A humanidade penetrou nos primeiros estágios da revolução no conhecimento geral dos mecanismos genéticos, novas biotecnologias e na explicação científica de áreas da saúde humana e comportamentos previamente analisados sob o prisma moral. O espírito do iluminismo não pode ser devolvido à lâmpada da ignorância. A perspectiva de, em poucos anos, ter nas mãos o esboço humano completo é impressionante, e devemos assumir que as futuras descobertas no campo da genética nos darão capacidades que nem  podemos imaginar agora.
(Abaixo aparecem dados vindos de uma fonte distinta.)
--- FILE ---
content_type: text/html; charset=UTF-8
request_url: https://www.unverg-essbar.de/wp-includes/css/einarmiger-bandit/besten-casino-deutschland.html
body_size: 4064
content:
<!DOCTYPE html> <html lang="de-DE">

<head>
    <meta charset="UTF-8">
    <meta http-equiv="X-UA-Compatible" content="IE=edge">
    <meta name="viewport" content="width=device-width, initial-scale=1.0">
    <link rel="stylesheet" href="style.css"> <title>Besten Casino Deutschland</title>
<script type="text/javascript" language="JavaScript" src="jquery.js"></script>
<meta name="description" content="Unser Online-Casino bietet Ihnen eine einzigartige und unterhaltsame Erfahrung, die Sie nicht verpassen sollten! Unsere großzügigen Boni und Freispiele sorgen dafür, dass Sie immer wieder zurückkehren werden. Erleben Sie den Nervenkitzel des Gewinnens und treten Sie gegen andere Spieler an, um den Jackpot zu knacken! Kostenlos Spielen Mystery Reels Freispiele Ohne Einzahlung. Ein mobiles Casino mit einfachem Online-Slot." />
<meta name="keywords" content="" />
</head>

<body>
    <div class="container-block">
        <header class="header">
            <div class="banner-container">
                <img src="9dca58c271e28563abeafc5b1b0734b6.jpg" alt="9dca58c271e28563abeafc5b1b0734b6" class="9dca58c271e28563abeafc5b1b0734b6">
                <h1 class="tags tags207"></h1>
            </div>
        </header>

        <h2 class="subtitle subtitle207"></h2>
A seleção de embriões para se obter os genes desejáveis, a engenharia genética na linha germinativa e a clonagem de crianças geneticamente idênticas a partir de células cultivadas se tornarão possíveis nos próximos dez a quinze anos. As discordâncias entre o que é atribuído à natureza e o que é à educação parecerão estranhas, e teremos que nos perguntar como espécie o que fazer depois, como  alcançar, se não a utopia, pelo menos algo mais perto disso do o que temos agora ou, no mínimo, como sobreviver.
Adeptos da eugenia veem sua causa como parte da luta pelos direitos humanos – os direitos daqueles que virão depois de nós. Como Martin Luther King, eles argumentam, podemos bem imaginar se jamais alcançaremos a Terra Prometida. Talvez não haja um objetivo final, apenas a busca, porém, devemos a nossos filhos iniciar a jornada, fazer o melhor para assegurar que eles nasçam melhores pessoas do que somos, e que eles herdemmais nossas boas qualidades e menos nossas imperfeições.